When connect by is used without start with clause and prior operator, there is no restriction on joining children row to a parent row. And what Oracle does in this situation, it returns all possible hierarchy permutations by connecting a row to every row of level higher.

SQL> select b
  2       , level as lvl
  3       , sys_connect_by_path(b, '->') as ph
  4     from a
  5  connect by level <= 2
  6  ;

         B        LVL PH
       ---------- ---------- 
         1          1 ->1
         1          2 ->1->1
         2          2 ->1->2
         3          2 ->1->3
         2          1 ->2
         1          2 ->2->1
         2          2 ->2->2
         3          2 ->2->3
         3          1 ->3
         1          2 ->3->1
         2          2 ->3->2
         3          2 ->3->3

12 rows selected

Solution 3

you're comparing apples to oranges when comparing the final query to the others as the LEVEL is isolated in that to the 1-row dual table.

lets consider this query:

 select id, level as lvl
   from a
connect by level <= 2
  order by id, level

what that is saying is, start with the table set (select * From a). then, for each row returned connect this row to the prior row. as you have not defined a join in the connect by, this is in effect a Cartesian join, so when you have 3 rows of (1,2,3) 1 joins to 2, 1->3, 2->1, 2->3, 3->1 and 3->2 and they also join to themselves 1->1,2->2 and 3->3. these joins are level=2. so we have 9 joins there, which is why you get 12 rows (3 original "level 1" rows plus the Cartesian set).

so the number of rows output = rowcount + (rowcount^2)

in the last query you are isolating level to this

select level  as lvl
           from dual
        connect by level  <= 2

which of course returns 2 rows. this is then cartesianed to the original 3 rows, giving 6 rows as output.

Share:
80,388

Related videos on Youtube

Ben
Author by

Ben

I've grown up a lot through using these sites and I have a lot of thoughts about how people can interact as individuals or groups in order to learn more and learn better.
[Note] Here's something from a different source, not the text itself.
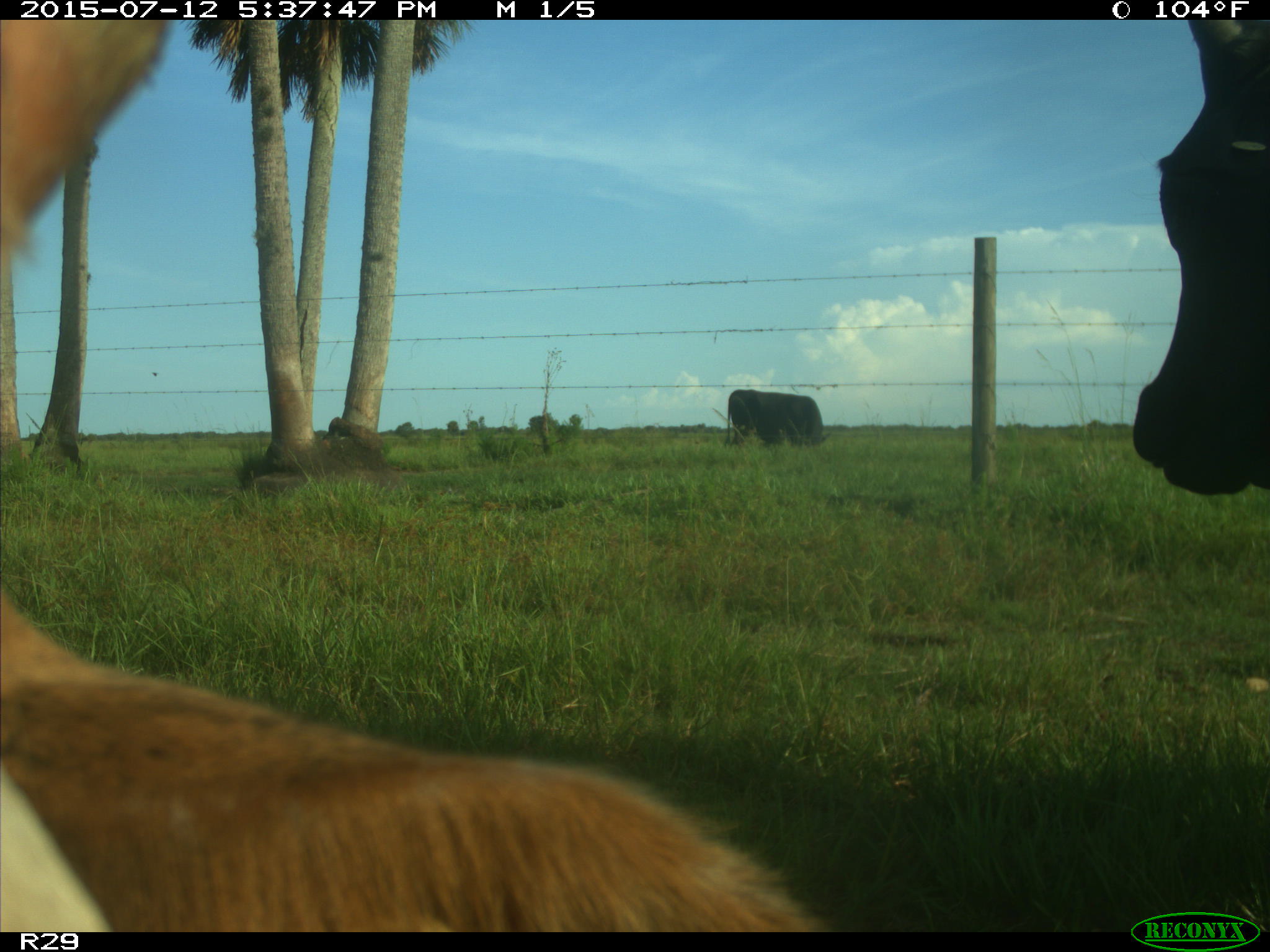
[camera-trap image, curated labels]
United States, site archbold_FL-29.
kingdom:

Some of these thoughts are scattered around the various meta sites.

Updated on January 09, 2020

Comments

  • Ben
    Ben over 4 years

    Using CONNECT BY LEVEL seems to return too many rows when performed on a table. What is the logic behind what's happening?
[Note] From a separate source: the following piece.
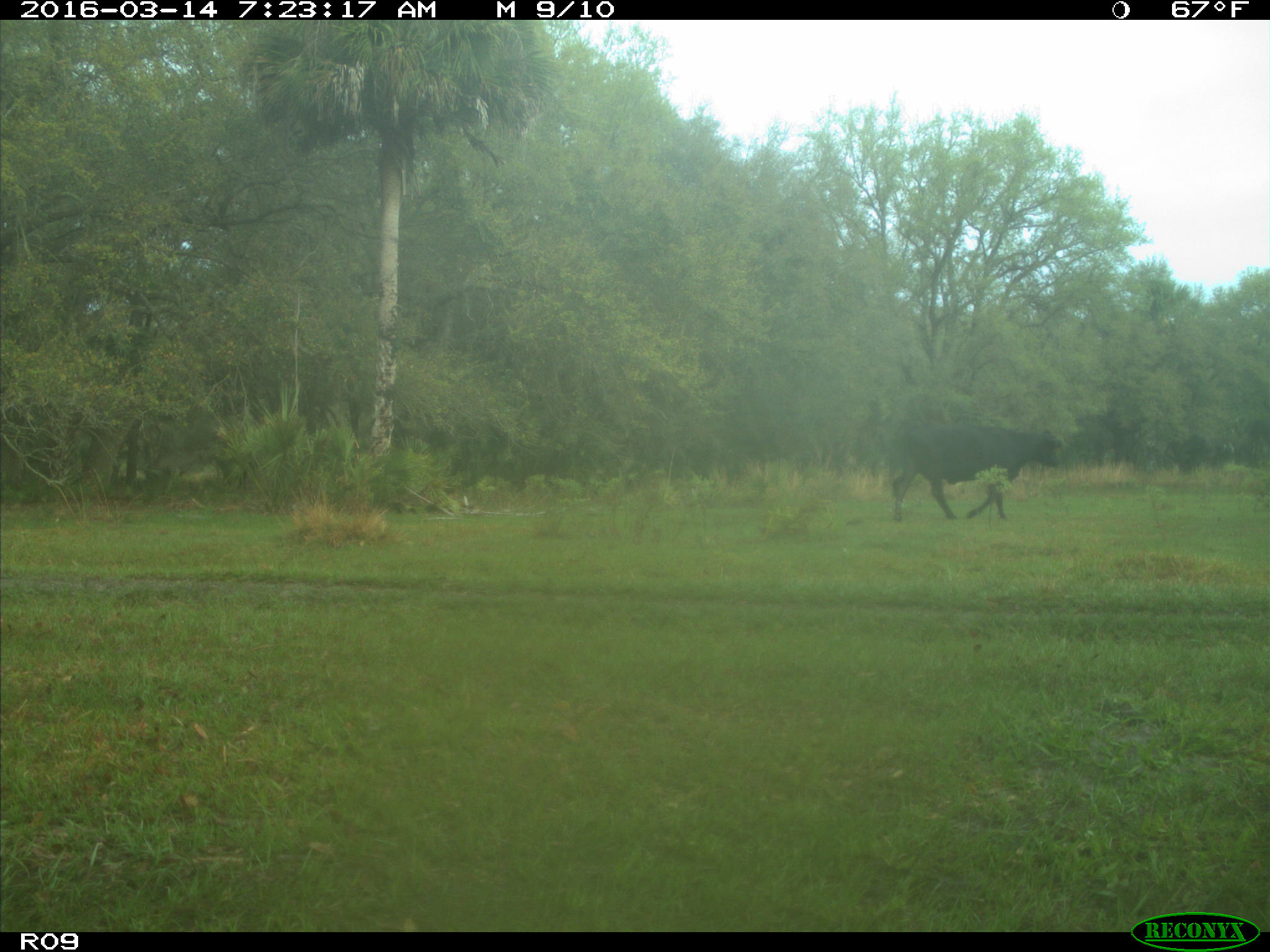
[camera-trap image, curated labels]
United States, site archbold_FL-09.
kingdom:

    Assuming the following table:

    create table a ( id number );
    
    insert into a values (1);
    insert into a values (2);
    insert into a values (3);
    

    This query returns 12 rows (SQL Fiddle).

     select id, level as lvl
       from a
    connect by level <= 2
      order by id, level
    

    One row for each in table A with the value of column LVL being 1 and three for each in table A where the column LVL is 2, i.e.:

    ID | LVL 
    ---+-----
     1 |  1 
     1 |  2 
     1 |  2 
     1 |  2 
     2 |  1 
     2 |  2 
     2 |  2 
     2 |  2 
     3 |  1 
     3 |  2 
     3 |  2 
     3 |  2 
    

    It is equivalent to this query, which returns the same results.
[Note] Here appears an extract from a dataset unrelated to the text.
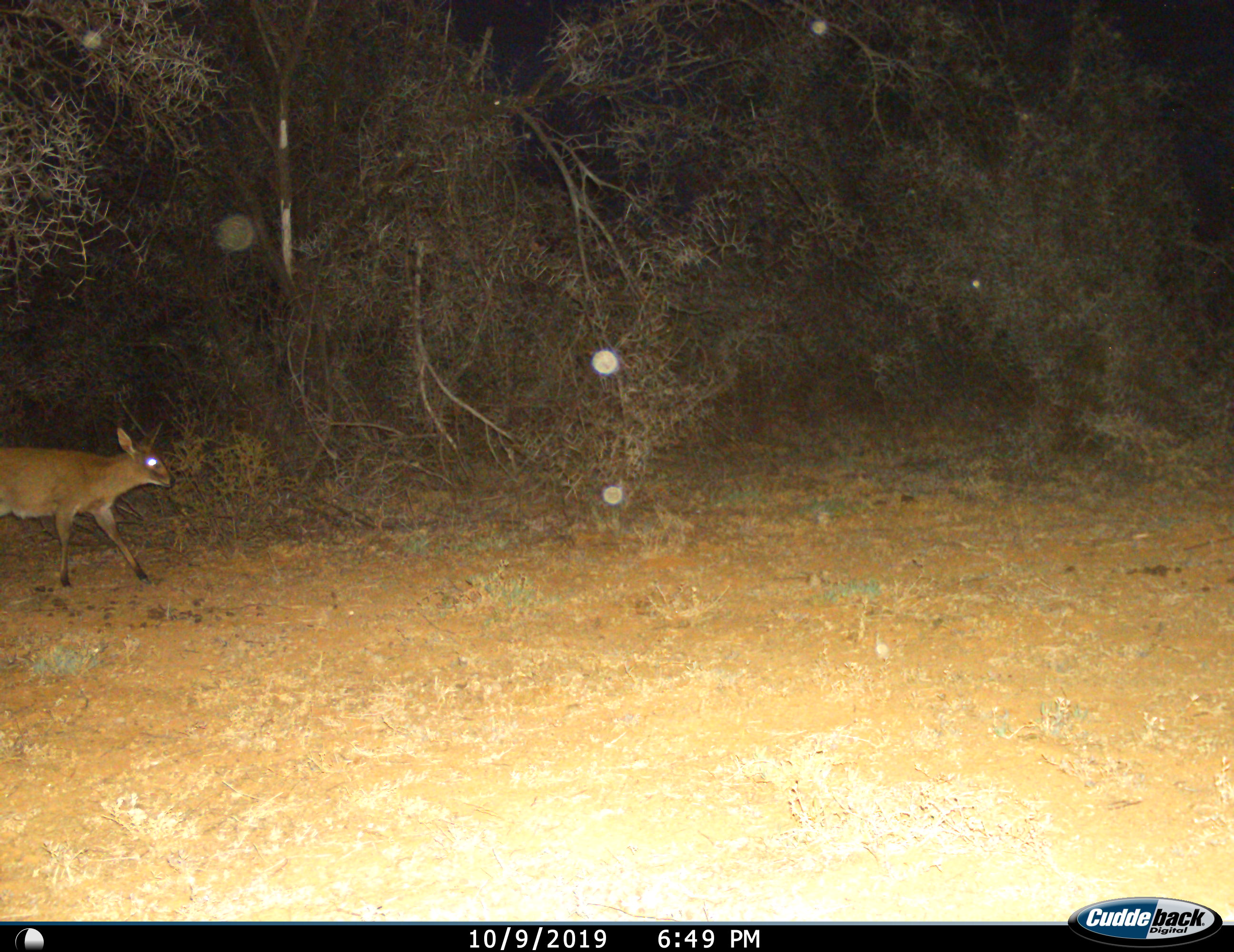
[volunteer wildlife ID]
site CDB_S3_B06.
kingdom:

     select id, level as lvl
       from dual
      cross join a
    connect by level <= 2
      order by id, level
    

    I don't understand why these queries return 12 rows or why there are three rows where LVL is 2 and only one where LVL is 1 for each value of the ID column.

    Increasing the number of levels that are "connected" to 3 returns 13 rows for each value of ID. 1 where LVL is 1, 3 where LVL is 2 and 9 where LVL is 3. This seems to suggest that the rows returned are the number of rows in table A to the power of the value of LVL minus 1.

    I would have though that these queries would be the same as the following, which returns 6 rows

    select id, lvl
      from ( select level  as lvl
               from dual
            connect by level  <= 2
                    )
     cross join a
     order by id, lvl
    

    The documentation isn't particularly clear, to me, in explaining what should occur. What's happening with these powers and why aren't the first two queries the same as the third?

  • Oto Shavadze
    Oto Shavadze about 9 years
    sys_connect_by_path() <- this keyword explained everything. One of the best answer on this question (not only in this topic).